# Incra/Woodpeckers/Bosch aluminum plate thickness where the router is mounted?



## achoox4 (Nov 9, 2012)

Due to all the posts about sagging plastic router table plates, I'm pondering the 3/8" thick Incra or Woodpeckers aluminum router plate. I'd hate to lose a lot more of my router's (MRC23) depth range to a thick plate - are either of these any thinner than 3/8" where the router is mounted? It looks like it is full thickness in pictures, but I haven't found one that shows the back side.

Except for the crummy center inserts, the aluminum plate from the Bosch 1171 table also looks good and seems to be available as a spare part. Does anybody know its thickness where the router mounts?


----------



## cocobolo1 (Dec 31, 2015)

Not sure if I can help you or not...but I just got an 1181, not 1171, and I don't know if the aluminum mounting plate is the same in both or not.

The plate itself is 3/8" thick (10 mm) and the recesses on both sides of the plate appear to be just over 1/16" each. I note that the back side of the plate is machined down about 1/32", so the plate is less than 3/8" thick where the router mounts.

From the top of the plate to the underside of the router support looks like just about exactly 1/4"...but I'm checking that with a tape measure. Not sure where my calipers vanished to.

So many holes in the plate it looks like Swiss cheese! :smile:


----------



## cocobolo1 (Dec 31, 2015)

*1181 Plate pics*

Maybe this will help...


----------



## RainMan 2.0 (May 6, 2014)

Wow Keith , that's a lot of holes 

Ben I kinda like the Incra aluminum plates with there clean sweep centers for dust collection.
If your concerned about loosing depth , maybe a Musle Chuck would help ?


----------



## PhilBa (Sep 25, 2014)

The other plates are 1/4" thick, I wouldn't fret over 1/8".


----------



## DesertRatTom (Jul 3, 2012)

I popped for the Woodpecker plate with the twist lock inserts. Wonderful, solid, pre drilled for the specific router. I recommend it highly. I also got the template since my previous plate was smaller. I have also been thinking of adding a couple of jointed flat trusses under the table itself to help it stay flat.


----------



## cocobolo1 (Dec 31, 2015)

DesertRatTom said:


> I have also been thinking of adding a couple of jointed flat trusses under the table itself to help it stay flat.


I have honestly been wondering why anyone hasn't mentioned this before. It seems like such an obvious solution to prevent - or at the very least severely limit - sagging.


----------



## RainMan 2.0 (May 6, 2014)

cocobolo1 said:


> I have honestly been wondering why anyone hasn't mentioned this before. It seems like such an obvious solution to prevent - or at the very least severely limit - sagging.


I believe TimberTailor did just that


----------



## cocobolo1 (Dec 31, 2015)

TheCableGuy said:


> I believe TimberTailor did just that


OK. I didn't see that. If it was in the last few days we've been down at the coast wasting serious building time with some of the rellies for Easter.


----------



## sunnybob (Apr 3, 2015)

With one deformed resin plate already, and a free replacement resin plate waiting to be fitted, I havent bought aluminium solely on cost.

● **EXCERPTED RECORDS**:
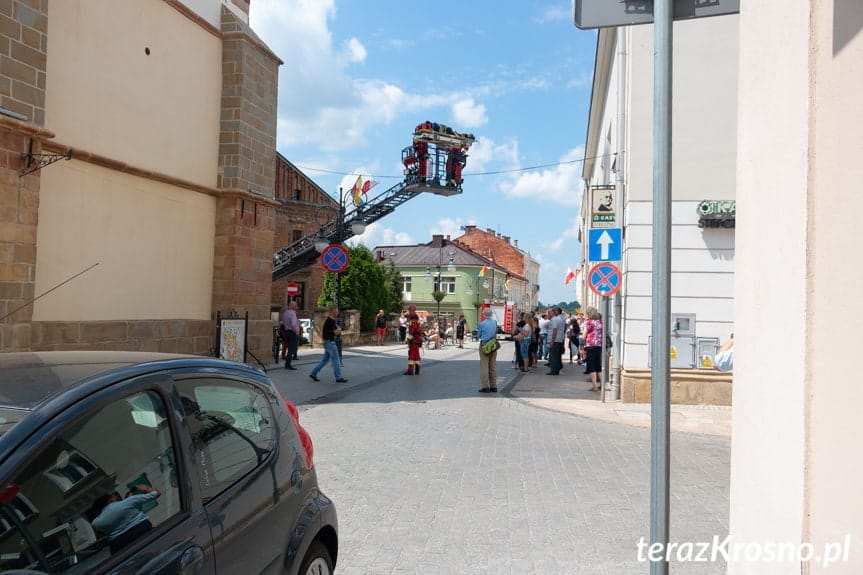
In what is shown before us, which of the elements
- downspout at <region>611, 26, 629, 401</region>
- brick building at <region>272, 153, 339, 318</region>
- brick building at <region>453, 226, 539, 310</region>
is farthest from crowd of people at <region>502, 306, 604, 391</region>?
brick building at <region>453, 226, 539, 310</region>

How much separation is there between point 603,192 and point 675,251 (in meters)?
2.22

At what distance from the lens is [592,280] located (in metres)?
13.5

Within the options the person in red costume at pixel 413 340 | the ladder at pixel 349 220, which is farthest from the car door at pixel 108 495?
the ladder at pixel 349 220

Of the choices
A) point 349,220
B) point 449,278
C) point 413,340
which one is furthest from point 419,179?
point 449,278

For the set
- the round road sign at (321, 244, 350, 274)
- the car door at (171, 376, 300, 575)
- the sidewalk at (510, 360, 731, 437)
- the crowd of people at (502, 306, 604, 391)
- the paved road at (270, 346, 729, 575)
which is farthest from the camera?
the round road sign at (321, 244, 350, 274)

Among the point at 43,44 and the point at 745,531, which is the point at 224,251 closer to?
the point at 43,44

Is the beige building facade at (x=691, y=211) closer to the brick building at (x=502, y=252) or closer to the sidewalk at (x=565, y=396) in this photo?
the sidewalk at (x=565, y=396)

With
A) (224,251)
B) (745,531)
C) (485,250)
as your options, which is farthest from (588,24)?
→ (485,250)

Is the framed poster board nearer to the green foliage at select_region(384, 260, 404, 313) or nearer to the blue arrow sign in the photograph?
the blue arrow sign

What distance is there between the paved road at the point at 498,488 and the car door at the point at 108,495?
2302 millimetres

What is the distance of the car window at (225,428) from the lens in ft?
9.39

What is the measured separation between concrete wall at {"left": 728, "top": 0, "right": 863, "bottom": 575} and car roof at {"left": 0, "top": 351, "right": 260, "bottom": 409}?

● **WORK TO COMPLETE**:
**a)** Transcribe the router plate thread from "## achoox4 (Nov" to "the back side.".
**b)** Go on with the router plate thread from where it stops.

● **OUTPUTS FOR THE TASKS**:
**a)**
## achoox4 (Nov 9, 2012)

Due to all the posts about sagging plastic router table plates, I'm pondering the 3/8" thick Incra or Woodpeckers aluminum router plate. I'd hate to lose a lot more of my router's (MRC23) depth range to a thick plate - are either of these any thinner than 3/8" where the router is mounted? It looks like it is full thickness in pictures, but I haven't found one that shows the back side.

**b)**
And I have to ask why that plate has so many holes in it? Surely the plate can be drilled for router its being fitted to?

But I have come up with a solution for me thats a bit of a hybrid.

I can make my own aluminium plate quite easily, but the centre inserts cant be done by hand so a really large opening would be required, which is no good for my small box pieces.

So I am picking up today an aluminium plate which i will fit under the resin one.

With the router bolted to the resin plate, I will then cut out the router base shape so that there will be 8mm of alloy and 9mm of resin, but the router will still be as close as it was before to the top. That way there is nowhere for the resin to sag to. The only force downwards is a shear force at the router plates edge. And my makita isnt that heavy!


----------



## PhilBa (Sep 25, 2014)

I think the reasoning on the various holes is that some percentage of customers aren't confident enough to drill a router plate so will spring for one where they don't have to. 

As to reinforcing a resin/phenolic plate - if it works great but I really like the thick aluminum one on my incra/jessem lift. I actually gain height (er depth) with it but mainly like it for it's rigidity.


----------



## cocobolo1 (Dec 31, 2015)

sunnybob said:


> And I have to ask why that plate has so many holes in it? Surely the plate can be drilled for router its being fitted to?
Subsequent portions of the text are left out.